Vortex : rencontre avec Gaspar Noé

Photo du film Vortex © DR

 

Gaspar Noé surprend film après film, tant par le renouvellement de sa syntaxe cinématographique que par les sujets poignants qu’il propose. Il ne déroge pas à la règle avec Vortex, présenté à Cannes Première, l’histoire d’un couple en fin de vie et de leur fils, interprétés par Dario Argento, Françoise Lebrun et Alex Lutz. Rencontre.

La forme rappelle Lux Aeterna, mais le sujet n’a absolument rien à voir. D’où vous est venue l’idée ?

Ce film est le plus réaliste que j’aie jamais fait. On sent moins l’intention de faire un objet narratif destiné à séduire un public. Dans son contenu, il paraît presque documentaire. C’est une histoire très banale autour de la dégénérescence de la pensée liée au cerveau. Après avoir vu des situations analogues avec ma grand-mère, ma mère et d’autres gens que j’ai vu mourir, je me suis dit qu’il était dommage qu’on ne voie pas plus souvent des films qui décrivent ces mécanismes de survie ultra compliqués.

La fin de vie est traitée de façon très organique.

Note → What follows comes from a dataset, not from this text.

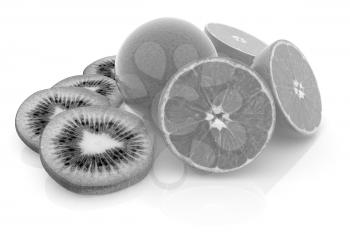 slices of kiwi, orange and half orange on a white 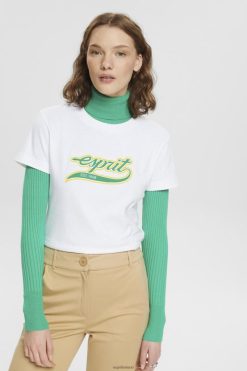 Esprit Women Cotton T-shirt with printed logo White T-Shirts D2B4J4142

Quelqu’un abandonné par son corps, un cancer ou une leucémie par exemple, ça affaiblit mais ça ne joue pas forcément sur la perception. La dégénérescence des neurones, c’est beaucoup plus violent dans le sens où les gens peuvent être projetés dans des états de terreur qui ressemblent à des situations bien pires que dans mon film Climax. J’y montrais des jeunes gens qui se font mettre du LSD dans un verre, ce sont des états de terreur, mais ponctuels. Un état de terreur lié à Alzheimer peut durer des jours, des semaines, des mois, et il n’y a pas moyen d’en sortir. Je voulais voir un film sur ces situations qui ne soit pas théâtral. C’est plus un film existentiel sur le vide de l’expérience humaine.

Comment avez-vous convaincu Dario Argento de jouer avec vous ? Et les autres acteurs ?

Quand j’ai commencé à préparer Vortex, j’ai pensé aux personnes que je voulais le plus filmer, à lui pour le rôle du père et à Françoise Lebrun, que j’idolâtre, pour le rôle de la mère. J’ai eu la chance d’avoir un accord de Françoise avant que j’en parle à Dario. Il devait réaliser un film mais avec le Covid, le projet a été retardé. Je lui ai présenté les dix pages de scénario, il voulait que le personnage qu’il joue ait une maîtresse. De toute façon, on a fait le film ensemble. J’ai ensuite cherché qui pourrait être leur fils et j’ai pensé à Alex Lutz. Quand on les voit, on ne sent pas qu’ils improvisent ou qu’il y a du texte.

Ces deux cadres en splitscreen, ils se répondent, ils se complètent, ils se reflètent, ils se tournent le dos… C’est une sorte de troisième dimension dans le langage cinématographique ?

C’est comme un peintre qui parfois utilise de la peinture fluorescente, parfois du noir et blanc, et qui mélange des textures. J’ai fait des films en 3D, en plans séquence, il faut s’amuser avec le langage. Je me suis dit que le concept du splitscreen s’appliquait de manière émotionnelle et limpide parce que ce sont des histoires de solitudes partagées et enchevêtrées. Ce n’est pas comme si je forçais une histoire à entrer dans une forme linguistique qui ne lui ressemble pas. Je suis en train de finaliser l’étalonnage et je veux que les couleurs ressemblent à celles de la vie quotidienne, que tout soit presque comme si on voyait un documentaire.